Starting with the line that holds "How far from", copy out each remaining line of the listing below, up to and including the last one, and include nothing else.

[Records provided]
+++

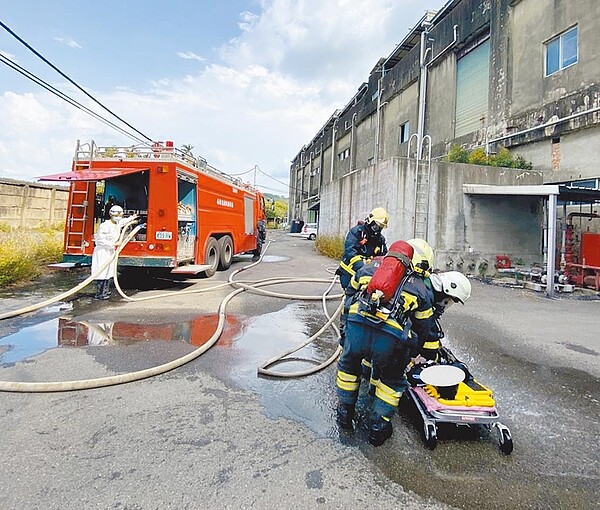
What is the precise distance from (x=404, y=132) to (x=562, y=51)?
1035 cm

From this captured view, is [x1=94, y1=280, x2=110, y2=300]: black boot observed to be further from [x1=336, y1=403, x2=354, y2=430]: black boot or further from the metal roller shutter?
the metal roller shutter

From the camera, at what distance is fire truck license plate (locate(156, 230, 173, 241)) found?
7406 mm

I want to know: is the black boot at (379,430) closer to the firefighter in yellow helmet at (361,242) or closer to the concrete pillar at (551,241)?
the firefighter in yellow helmet at (361,242)

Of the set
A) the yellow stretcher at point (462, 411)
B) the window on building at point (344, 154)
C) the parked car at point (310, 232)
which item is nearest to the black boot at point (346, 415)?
the yellow stretcher at point (462, 411)

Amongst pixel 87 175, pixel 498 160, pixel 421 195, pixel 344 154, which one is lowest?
pixel 87 175

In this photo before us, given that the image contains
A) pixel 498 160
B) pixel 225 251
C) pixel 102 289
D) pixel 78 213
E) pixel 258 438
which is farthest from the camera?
pixel 498 160

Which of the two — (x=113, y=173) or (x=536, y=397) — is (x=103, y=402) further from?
(x=113, y=173)

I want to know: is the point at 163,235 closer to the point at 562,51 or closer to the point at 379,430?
the point at 379,430

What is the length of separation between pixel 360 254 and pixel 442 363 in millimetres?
1697

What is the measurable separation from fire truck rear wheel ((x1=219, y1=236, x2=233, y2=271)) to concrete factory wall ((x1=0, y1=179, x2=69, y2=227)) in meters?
7.77

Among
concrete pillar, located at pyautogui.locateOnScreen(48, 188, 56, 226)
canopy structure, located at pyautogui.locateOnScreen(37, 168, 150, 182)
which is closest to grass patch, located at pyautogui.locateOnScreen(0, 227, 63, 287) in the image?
canopy structure, located at pyautogui.locateOnScreen(37, 168, 150, 182)

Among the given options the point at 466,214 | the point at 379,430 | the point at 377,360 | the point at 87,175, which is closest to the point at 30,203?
the point at 87,175

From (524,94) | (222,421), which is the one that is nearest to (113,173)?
(222,421)

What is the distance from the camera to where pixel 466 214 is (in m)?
11.1
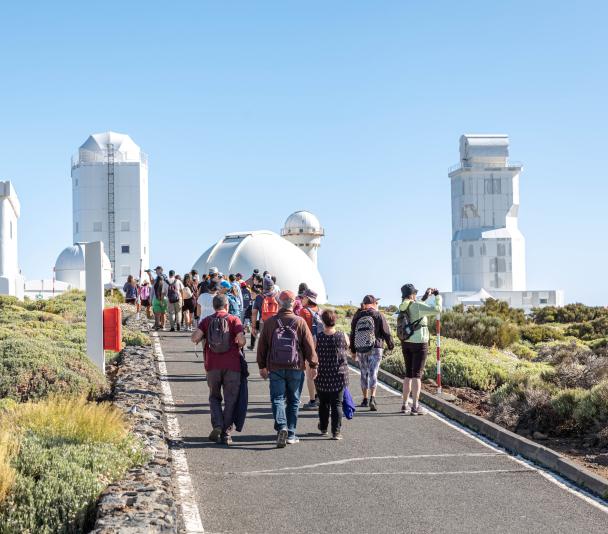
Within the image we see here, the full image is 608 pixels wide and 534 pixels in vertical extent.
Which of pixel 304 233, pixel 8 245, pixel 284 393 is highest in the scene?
pixel 304 233

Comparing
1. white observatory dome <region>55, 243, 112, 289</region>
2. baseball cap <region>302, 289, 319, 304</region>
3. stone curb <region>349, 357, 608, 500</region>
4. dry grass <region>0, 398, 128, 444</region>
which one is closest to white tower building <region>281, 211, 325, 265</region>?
white observatory dome <region>55, 243, 112, 289</region>

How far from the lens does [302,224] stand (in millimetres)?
76750

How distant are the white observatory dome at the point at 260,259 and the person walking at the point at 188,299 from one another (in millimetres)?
24392

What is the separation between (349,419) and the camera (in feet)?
37.2

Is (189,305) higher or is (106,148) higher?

+++

[Reply to the exercise]
How far from the lens does [302,224] stand (in millimetres)?
76750

How distant are the white observatory dome at the point at 260,259 and the person walking at the point at 188,299 from one another (in millimetres)?
24392

What is the separation between (349,419) and the camera (in feet)?
37.2

Is (189,305) higher or is (106,148) higher?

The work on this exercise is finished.